The history of Warcraft

Warcraft is now 15 years old, and few have been more instrumental in its development than Chris Metzen. Starting on the original game as an animator, he moved over to writing and design with Warcraft II and has been responsible for expanding the story and lore since Blizzard decided to turn its real-time strategy game into a massively multiplayer epic. He’s now Blizzard’s vice president of creative development. We spoke to him about the lasting appeal of the Warcraft world, and some of the story choices Blizzard have made over the past 15 years.


Above: Chris Metzen

When did you begin telling stories?

I spent a lot of my younger years playing Dungeons & Dragons. There’s something really special about incorporated storytelling, when you have a bunch of people around a table all engaging with each other. The imagination is there, and you’re running with a narration organically, throwing in decisions off the cuff. I’ve always felt there’s a kind of magic about that. I got hired at Blizzard about 16 years ago when they were making Warcraft.

When they were thinking about doing a sequel, even though I was an animator at the time, all I really wanted to do was make stuff up, you know? To run with a few ideas from the first game. So they plugged me in as a writer/designer on Warcraft II and I just hit the ground running. I started creating clans and places and drawing maps and just had a blast. The ideas just got kicked off from there. I just tried to take everything from Warcraft I and explode it out into the world.

What do you think it is about the universe that people connect to?

It’s hard to say, because there are so many cool fantasy settings out there. In terms of its DNA, I don’t know that Warcraft is all that different from a lot of other Tolkien fantasy. You’ve got elves and dwarfs and magic. But we toss in these crazy things like space crystals and steam rifles. It is broad enough that people can actually mesh with this world, but in my tired, old age I wonder sometimes if part of the magic formula is that we really just try to give this world a lot of heart. That seems a little cheesy, but it’s part of the X-factor for me. We try to interject as much drama as we can.
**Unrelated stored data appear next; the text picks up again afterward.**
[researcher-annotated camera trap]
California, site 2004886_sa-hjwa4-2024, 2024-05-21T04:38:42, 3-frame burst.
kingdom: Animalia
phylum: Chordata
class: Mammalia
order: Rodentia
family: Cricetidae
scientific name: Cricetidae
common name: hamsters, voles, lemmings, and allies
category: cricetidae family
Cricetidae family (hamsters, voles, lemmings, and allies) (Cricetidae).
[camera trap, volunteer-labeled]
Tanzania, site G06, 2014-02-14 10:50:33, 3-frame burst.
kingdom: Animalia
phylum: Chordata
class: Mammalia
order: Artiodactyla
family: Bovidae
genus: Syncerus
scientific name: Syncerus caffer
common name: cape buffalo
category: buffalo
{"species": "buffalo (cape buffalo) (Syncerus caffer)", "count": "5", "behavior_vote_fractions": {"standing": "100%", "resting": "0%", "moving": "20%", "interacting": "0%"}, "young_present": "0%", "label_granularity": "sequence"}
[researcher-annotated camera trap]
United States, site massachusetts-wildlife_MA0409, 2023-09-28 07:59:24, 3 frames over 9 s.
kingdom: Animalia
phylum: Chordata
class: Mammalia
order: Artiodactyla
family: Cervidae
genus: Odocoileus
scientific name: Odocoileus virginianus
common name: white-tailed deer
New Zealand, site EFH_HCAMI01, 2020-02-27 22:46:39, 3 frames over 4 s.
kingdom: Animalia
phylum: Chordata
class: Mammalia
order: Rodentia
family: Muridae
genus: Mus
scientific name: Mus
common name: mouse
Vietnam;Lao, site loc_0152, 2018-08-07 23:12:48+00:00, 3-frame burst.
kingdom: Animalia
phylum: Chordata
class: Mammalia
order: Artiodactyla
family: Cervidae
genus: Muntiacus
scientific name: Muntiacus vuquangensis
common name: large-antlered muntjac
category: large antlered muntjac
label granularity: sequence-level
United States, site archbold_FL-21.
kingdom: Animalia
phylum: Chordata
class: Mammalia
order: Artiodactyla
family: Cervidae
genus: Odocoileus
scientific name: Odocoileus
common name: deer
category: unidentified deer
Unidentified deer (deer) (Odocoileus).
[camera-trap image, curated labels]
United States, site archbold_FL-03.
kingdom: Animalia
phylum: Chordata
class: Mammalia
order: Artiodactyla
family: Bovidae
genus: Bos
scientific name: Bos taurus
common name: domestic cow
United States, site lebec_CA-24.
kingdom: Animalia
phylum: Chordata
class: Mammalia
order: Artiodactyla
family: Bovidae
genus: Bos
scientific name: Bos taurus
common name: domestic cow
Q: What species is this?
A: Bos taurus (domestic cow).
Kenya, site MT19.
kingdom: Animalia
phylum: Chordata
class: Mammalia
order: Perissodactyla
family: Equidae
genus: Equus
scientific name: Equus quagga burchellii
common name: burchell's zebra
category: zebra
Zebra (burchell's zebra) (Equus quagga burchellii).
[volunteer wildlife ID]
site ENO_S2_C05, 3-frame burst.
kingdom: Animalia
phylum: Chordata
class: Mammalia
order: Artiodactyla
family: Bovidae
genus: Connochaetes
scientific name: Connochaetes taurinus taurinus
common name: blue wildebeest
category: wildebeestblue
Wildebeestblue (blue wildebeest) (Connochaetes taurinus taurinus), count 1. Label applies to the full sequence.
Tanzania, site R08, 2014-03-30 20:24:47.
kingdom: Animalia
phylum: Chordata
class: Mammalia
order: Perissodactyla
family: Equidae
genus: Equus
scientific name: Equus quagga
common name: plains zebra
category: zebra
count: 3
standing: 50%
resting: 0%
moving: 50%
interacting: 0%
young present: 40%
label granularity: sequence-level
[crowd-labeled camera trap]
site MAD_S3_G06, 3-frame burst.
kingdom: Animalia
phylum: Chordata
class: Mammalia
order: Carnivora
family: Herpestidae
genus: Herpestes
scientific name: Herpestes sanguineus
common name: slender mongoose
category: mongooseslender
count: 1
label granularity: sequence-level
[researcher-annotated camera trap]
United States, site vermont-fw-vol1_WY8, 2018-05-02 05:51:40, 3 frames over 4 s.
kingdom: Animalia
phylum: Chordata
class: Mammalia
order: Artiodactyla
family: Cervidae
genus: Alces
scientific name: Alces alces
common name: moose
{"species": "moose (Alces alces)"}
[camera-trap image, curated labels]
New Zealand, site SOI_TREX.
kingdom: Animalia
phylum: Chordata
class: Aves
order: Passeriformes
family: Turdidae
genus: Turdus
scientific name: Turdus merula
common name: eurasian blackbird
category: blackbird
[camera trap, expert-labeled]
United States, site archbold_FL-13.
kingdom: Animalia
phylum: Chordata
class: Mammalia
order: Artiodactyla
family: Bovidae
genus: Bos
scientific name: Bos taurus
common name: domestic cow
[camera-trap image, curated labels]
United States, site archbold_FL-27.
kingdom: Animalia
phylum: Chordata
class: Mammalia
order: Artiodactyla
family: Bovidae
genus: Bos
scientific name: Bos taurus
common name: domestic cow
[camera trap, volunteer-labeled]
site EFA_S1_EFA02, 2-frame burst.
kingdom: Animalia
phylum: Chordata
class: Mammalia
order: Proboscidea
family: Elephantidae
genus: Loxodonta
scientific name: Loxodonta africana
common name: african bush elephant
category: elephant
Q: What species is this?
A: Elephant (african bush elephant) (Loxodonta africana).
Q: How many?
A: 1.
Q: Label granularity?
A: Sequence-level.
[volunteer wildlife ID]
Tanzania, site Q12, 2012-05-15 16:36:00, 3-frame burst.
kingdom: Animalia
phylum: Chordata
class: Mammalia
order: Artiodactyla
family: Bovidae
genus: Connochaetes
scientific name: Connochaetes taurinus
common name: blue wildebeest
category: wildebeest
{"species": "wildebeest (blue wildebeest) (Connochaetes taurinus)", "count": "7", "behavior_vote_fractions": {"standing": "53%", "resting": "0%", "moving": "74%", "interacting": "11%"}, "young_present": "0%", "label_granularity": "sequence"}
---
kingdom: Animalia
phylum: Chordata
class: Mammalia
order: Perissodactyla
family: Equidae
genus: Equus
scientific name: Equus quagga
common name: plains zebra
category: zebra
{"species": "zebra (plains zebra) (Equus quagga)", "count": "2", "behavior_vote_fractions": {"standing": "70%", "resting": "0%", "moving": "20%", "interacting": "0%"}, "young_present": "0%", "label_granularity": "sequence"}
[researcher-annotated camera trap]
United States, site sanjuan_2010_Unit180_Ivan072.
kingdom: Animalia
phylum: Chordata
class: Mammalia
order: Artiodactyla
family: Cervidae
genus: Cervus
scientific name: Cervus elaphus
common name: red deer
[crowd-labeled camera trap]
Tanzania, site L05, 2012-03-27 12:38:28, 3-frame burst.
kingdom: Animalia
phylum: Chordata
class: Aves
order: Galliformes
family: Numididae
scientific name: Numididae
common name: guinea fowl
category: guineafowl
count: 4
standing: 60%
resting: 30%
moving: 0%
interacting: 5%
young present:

Does the story ever surprise you?

If there’s an element of surprise it usually hits me much later. For instance, I was just upstairs with the WoW team looking at the Frozen Throne, a location we made six years ago for Warcraft III – and in our Fall of the Lich King patch for WoW, we’re actually going to get to confront the Lich King there.

We’ve talked about it many times, but actually seeing it immediately took me back and made me think, ‘How did this idea get so much longevity?’ We’re able to tell the story of this rise and fall of the Lich King, once a noble prince. A seven or eight year storyline – that’s pretty good for a videogame! And to have people still invested in that idea and coming back to it – the fact that it’s finally coming full circle – there’s a really weird satisfaction in that.

What was your reaction the first time you heard that they wanted to make Warcraft into an MMO?

I was thrilled. A lot of us were playing EverQuest at the time. I wasn’t very high level, but I played it every day on my lunch break and had a blast. It was D&D in a virtual environment, where you could run around with your friends in a new frontier. I thought that having the world of Warcraft in that kind of game environment was a very organic decision. We had no idea how complex that undertaking would be, many years later, but I was thrilled. Taking the narrative we had developed for the Warcraft series, and building a living breathing world where they get to see these kingdoms and histories rendered in such a deeper way, was one of the greatest experiences of my life.

Once we were able to start really digging it out, it led to a creativity explosion from all of us. Just a totally different type of game to design and conceptualize. It was a tremendous amount of fun. It was far beyond the level of storytelling we had been able to hit before also, and that was very rewarding. All these characters and cultures, and how they interrelated, and their histories, and visual identities. It was just this meta-story of this nation that rises and falls. It was just a tremendous opportunity, and it’s been very rewarding to see the player community respond to it all as well. I can’t tell you how cool it’s been.